WORK TO DO:
Quote the lines of the listing below word for word, starting at the line that contains "From the provided" and ending at the line that contains "which is furthest from the", with both of those lines included.

Scene-based spatial questions:
• • • •

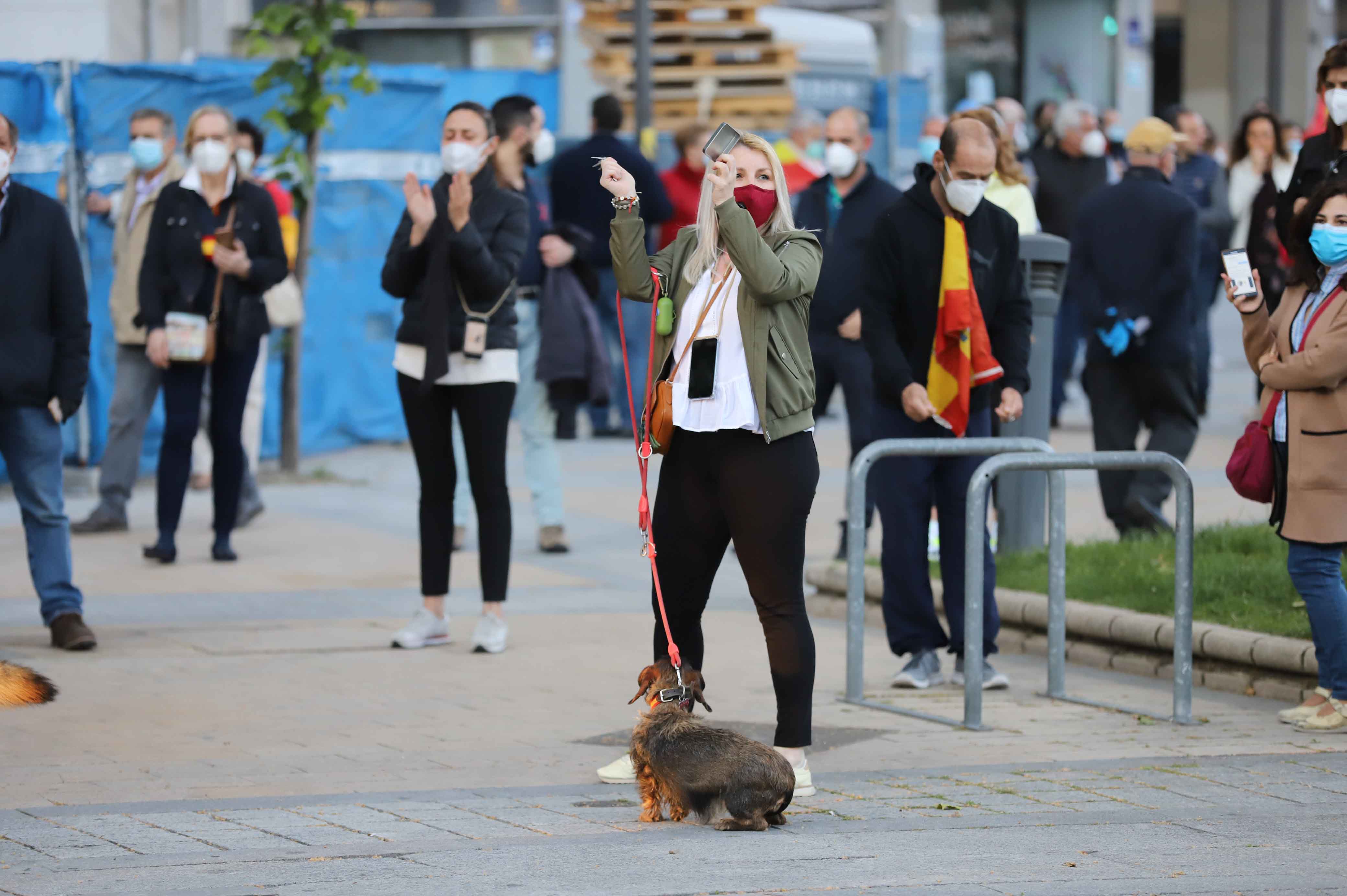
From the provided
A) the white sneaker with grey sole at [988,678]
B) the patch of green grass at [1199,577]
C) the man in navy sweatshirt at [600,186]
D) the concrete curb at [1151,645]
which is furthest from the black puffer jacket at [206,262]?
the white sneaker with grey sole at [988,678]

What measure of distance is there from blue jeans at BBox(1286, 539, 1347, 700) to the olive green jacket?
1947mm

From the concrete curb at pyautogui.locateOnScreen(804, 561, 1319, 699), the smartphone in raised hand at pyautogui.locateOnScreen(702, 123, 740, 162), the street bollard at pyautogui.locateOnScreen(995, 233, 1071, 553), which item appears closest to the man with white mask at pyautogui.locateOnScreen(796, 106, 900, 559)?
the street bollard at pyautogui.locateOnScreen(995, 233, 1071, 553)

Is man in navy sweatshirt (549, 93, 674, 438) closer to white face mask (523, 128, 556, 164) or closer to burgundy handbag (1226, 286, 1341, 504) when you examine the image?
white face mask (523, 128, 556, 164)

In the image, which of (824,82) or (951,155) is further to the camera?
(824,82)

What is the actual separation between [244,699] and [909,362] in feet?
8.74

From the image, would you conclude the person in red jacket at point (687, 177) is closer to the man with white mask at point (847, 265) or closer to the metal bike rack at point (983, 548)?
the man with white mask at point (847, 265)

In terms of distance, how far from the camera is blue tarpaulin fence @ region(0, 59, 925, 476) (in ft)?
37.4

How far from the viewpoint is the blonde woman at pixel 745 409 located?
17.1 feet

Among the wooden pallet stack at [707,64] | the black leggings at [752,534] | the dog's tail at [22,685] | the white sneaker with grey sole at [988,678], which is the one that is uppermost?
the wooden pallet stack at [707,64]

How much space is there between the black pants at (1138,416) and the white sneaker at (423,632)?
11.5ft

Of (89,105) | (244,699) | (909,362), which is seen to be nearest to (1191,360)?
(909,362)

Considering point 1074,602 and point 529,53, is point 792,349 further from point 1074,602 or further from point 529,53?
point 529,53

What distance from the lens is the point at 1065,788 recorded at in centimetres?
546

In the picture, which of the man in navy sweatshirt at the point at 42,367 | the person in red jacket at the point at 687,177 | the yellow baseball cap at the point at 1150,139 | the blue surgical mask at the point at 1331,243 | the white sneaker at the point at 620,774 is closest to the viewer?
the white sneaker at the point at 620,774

• • • •

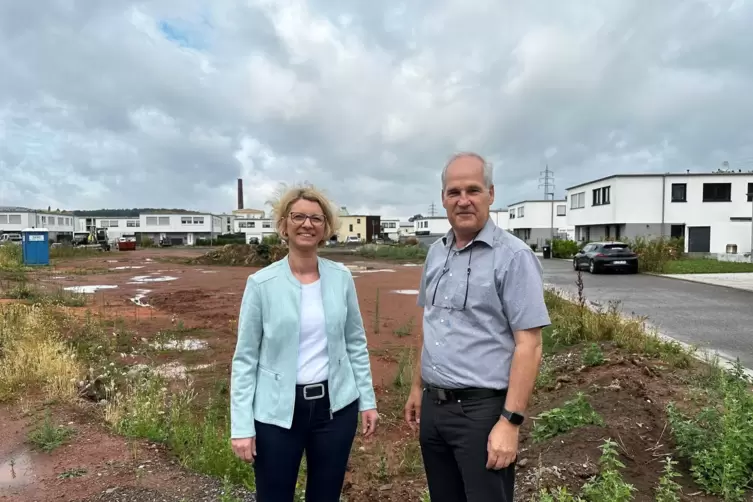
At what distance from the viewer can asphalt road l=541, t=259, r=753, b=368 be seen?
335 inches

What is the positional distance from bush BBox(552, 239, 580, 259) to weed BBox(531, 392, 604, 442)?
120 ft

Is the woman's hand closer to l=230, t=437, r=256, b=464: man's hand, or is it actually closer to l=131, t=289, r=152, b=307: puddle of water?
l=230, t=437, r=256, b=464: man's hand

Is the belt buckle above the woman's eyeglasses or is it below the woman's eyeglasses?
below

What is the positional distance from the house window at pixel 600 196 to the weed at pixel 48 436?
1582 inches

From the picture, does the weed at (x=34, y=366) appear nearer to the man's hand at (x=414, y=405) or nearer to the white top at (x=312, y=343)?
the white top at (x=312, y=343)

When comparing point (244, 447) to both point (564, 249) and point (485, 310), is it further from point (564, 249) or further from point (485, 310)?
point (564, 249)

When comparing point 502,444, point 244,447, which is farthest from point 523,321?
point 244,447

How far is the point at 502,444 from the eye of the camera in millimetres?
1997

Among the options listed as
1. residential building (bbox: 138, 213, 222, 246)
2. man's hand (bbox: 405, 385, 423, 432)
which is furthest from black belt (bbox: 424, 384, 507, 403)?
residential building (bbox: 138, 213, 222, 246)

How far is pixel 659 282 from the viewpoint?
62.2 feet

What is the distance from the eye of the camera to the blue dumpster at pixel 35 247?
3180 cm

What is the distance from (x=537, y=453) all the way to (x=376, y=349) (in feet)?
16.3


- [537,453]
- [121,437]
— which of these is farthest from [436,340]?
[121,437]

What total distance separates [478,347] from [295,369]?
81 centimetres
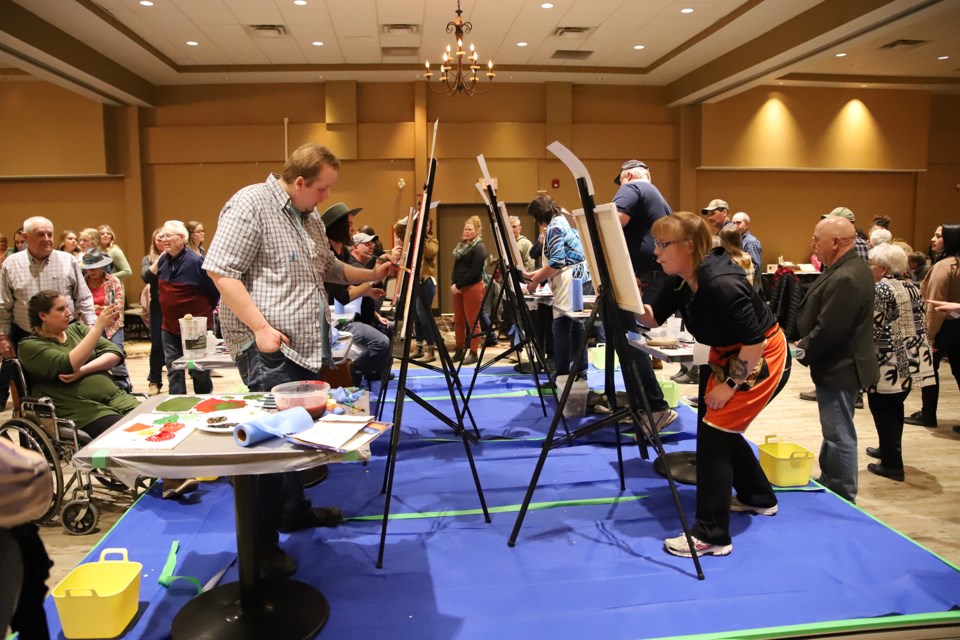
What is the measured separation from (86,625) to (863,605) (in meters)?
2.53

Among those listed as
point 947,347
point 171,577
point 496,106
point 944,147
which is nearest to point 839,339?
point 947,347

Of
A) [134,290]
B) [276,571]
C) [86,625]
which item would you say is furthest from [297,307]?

• • • •

WORKED SOLUTION:
From the provided
A) the white sneaker with grey sole at [988,678]
B) the patch of green grass at [1199,577]
C) the man in navy sweatshirt at [600,186]
D) the concrete curb at [1151,645]
which is furthest from the black puffer jacket at [206,262]?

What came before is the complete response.